* Estratto fornito
◆ ◆ ◆ ◆

Sotto il profilo sistematico, la inconfigurabilità di un “giudicato cautelare” è direttamente dimostrata anche dall'art. 21 septies, l. n. 241 del 1990, il quale sanziona con la nullità solo ed esclusivamente l'atto che viola, o elude il giudicato sulla sentenza e non anche della pronuncia del giudice che non abbia ancora il carattere della definitività come la pronuncia cautelare. Ed in questo senso deve escludersi l’equivalenza tra “giudicato” in senso tecnico ed un inesistente “giudicato cautelare”.

A tale conclusione non osta neppure la considerazione della lett. c) dell'art. 114, comma 4, c.p.a. per cui, in caso di accoglimento del ricorso, il giudice possa “pronunciare l'inefficacia degli atti emessi in violazione od elusione di sentenze non passate in giudicato o di altri provvedimenti”. Sul piano dell’interpretazione letterale, non a caso, lo stesso c.p.c. utilizza l’espressione per cui il giudice può “… pronunciare l'inefficacia degli atti emessi”, essendo infatti evidente che in tali casi si tratta di ripristinare gli effetti di una ordinanza cautelare alla luce della successiva sentenza conforme.

◆ ◆ ◆ ◆

* Righe
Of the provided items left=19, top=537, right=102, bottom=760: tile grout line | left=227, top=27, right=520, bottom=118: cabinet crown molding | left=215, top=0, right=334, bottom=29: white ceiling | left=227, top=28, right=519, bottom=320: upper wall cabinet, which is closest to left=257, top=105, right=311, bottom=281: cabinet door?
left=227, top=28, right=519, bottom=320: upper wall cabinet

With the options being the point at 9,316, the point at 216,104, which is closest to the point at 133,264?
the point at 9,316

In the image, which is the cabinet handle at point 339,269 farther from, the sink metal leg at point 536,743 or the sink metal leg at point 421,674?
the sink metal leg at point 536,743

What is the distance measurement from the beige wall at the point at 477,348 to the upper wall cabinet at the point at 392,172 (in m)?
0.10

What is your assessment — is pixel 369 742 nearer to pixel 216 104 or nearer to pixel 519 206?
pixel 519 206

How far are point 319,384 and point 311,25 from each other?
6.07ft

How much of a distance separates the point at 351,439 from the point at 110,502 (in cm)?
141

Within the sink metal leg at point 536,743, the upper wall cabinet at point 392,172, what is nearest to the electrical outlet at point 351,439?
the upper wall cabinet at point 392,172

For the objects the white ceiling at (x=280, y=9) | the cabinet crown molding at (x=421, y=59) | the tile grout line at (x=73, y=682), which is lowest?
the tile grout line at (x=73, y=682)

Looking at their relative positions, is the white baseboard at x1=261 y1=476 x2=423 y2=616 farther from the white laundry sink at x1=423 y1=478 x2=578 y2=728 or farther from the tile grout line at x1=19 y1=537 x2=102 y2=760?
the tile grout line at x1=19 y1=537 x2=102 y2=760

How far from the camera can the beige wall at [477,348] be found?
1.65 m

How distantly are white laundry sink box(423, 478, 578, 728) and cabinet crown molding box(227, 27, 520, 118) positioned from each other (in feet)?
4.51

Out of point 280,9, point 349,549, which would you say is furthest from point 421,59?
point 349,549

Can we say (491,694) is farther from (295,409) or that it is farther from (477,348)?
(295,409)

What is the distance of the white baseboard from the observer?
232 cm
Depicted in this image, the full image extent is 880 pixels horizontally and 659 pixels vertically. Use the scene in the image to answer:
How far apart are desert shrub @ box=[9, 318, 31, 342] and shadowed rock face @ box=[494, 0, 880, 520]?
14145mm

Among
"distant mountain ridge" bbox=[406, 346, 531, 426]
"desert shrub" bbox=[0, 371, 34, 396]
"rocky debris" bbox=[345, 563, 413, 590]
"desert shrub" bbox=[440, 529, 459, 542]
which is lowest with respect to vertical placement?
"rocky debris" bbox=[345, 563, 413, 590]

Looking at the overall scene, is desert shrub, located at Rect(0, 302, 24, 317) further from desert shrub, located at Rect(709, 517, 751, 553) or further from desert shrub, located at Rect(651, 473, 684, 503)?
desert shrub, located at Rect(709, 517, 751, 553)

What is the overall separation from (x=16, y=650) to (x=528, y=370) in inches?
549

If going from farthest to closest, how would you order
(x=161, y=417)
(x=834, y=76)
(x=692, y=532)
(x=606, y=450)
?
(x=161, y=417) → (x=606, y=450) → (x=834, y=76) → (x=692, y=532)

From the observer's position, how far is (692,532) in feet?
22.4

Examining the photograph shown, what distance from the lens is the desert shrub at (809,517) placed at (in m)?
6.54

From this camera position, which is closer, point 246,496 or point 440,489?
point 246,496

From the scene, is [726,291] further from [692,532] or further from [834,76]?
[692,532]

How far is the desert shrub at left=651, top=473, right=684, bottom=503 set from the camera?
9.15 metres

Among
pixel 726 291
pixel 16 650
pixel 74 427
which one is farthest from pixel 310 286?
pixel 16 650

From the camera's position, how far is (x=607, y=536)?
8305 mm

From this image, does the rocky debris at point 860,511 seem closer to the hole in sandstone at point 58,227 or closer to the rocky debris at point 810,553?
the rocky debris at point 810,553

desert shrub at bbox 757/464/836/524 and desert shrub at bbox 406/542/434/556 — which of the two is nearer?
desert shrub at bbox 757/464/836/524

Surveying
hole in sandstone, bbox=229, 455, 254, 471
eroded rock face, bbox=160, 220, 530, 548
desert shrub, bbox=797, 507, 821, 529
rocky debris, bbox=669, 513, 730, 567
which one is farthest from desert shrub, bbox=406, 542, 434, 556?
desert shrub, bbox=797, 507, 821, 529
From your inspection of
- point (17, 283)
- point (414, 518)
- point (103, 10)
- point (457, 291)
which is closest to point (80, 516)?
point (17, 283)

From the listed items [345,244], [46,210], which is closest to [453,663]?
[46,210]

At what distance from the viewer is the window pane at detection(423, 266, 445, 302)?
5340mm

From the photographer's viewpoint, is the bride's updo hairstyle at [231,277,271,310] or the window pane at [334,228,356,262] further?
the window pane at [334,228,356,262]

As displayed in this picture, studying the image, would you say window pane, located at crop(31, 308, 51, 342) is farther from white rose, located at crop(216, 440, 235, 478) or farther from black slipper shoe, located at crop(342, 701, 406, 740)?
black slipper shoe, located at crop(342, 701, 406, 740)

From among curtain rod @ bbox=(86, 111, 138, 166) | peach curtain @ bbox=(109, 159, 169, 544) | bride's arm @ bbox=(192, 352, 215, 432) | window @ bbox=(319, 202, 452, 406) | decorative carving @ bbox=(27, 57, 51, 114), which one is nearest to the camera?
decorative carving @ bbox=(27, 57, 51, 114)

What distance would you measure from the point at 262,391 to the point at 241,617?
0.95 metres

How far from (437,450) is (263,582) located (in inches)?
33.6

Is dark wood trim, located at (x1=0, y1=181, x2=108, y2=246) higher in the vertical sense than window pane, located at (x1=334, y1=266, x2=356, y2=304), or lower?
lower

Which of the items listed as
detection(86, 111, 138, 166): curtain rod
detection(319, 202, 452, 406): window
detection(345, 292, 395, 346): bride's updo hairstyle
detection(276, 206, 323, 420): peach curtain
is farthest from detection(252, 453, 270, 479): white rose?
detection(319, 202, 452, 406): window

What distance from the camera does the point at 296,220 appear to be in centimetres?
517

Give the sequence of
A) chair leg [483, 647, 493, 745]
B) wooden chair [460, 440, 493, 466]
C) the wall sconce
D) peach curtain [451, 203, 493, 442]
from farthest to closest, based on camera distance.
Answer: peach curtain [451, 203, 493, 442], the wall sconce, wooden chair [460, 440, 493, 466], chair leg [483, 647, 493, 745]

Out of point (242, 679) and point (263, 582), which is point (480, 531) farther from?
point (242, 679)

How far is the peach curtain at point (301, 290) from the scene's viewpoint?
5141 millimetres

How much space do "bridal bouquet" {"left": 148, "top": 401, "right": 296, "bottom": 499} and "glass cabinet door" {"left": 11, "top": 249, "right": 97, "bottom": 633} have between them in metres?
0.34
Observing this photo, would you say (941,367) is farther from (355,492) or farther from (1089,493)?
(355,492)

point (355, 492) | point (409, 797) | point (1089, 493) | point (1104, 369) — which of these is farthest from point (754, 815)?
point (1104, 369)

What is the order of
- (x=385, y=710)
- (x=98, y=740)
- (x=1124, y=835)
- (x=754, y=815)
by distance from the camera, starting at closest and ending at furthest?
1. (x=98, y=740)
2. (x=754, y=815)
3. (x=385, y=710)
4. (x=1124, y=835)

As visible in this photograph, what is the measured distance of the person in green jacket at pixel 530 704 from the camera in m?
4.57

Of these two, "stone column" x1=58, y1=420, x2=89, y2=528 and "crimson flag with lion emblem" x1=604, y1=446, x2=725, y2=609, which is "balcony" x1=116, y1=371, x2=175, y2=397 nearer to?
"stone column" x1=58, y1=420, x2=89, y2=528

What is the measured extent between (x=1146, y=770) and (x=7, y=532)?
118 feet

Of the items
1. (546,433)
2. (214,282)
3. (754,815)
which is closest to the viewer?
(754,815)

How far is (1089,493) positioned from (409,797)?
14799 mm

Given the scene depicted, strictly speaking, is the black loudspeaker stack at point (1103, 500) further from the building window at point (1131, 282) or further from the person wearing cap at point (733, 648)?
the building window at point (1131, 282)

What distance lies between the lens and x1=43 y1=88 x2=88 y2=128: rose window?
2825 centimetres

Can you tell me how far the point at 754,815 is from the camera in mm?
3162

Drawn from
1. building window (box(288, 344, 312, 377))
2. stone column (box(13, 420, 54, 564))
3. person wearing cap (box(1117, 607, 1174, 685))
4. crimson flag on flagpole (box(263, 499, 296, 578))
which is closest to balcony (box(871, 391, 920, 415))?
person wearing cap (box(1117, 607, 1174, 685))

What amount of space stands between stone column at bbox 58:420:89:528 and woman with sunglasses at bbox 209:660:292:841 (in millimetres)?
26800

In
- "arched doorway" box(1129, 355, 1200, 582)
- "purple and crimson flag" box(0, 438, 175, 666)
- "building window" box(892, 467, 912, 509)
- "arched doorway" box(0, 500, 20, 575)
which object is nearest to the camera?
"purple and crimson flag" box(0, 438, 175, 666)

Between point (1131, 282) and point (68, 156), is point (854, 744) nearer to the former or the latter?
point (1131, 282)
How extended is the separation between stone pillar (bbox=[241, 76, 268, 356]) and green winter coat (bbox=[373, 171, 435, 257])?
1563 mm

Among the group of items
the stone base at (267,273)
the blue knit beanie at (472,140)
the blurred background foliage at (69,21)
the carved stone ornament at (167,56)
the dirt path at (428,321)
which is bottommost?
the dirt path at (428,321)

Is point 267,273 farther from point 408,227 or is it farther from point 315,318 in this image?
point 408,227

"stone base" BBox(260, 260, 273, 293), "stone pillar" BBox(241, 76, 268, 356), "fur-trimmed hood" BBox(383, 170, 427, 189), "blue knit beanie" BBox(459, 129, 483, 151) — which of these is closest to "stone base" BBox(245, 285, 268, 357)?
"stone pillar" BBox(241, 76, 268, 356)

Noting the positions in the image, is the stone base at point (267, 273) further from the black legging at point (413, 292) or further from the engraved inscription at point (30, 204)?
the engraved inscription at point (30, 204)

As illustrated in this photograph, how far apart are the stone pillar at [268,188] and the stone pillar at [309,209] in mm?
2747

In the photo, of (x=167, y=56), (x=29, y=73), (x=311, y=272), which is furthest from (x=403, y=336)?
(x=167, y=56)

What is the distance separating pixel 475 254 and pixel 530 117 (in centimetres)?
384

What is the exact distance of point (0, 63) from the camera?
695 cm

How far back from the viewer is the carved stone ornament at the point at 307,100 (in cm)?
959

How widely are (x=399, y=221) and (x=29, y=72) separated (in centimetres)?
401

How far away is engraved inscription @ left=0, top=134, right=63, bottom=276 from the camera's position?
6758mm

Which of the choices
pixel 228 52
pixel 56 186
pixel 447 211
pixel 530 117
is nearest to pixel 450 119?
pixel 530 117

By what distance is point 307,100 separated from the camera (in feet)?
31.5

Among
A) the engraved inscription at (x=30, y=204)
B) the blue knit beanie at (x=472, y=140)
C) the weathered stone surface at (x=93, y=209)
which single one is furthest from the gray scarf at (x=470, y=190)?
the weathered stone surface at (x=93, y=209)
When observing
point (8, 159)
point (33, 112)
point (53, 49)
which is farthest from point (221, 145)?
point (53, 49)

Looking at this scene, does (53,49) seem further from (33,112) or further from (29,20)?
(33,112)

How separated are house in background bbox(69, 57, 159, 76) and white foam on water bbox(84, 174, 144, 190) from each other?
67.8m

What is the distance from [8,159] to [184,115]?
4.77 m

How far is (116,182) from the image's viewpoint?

◆ ◆ ◆ ◆

* Consegna 1
Nell'estratto fornito, con quale sanzione l'art. 21 septies, l. n. 241 del 1990, colpisce l'atto che viola o elude il giudicato sulla sentenza?
* Consegna 2
Conta quante righe contengono la stringa "viewer" e rispondi soltanto con il numero.

* Risultato completo 1
Con la nullità.

* Risultato completo 2
3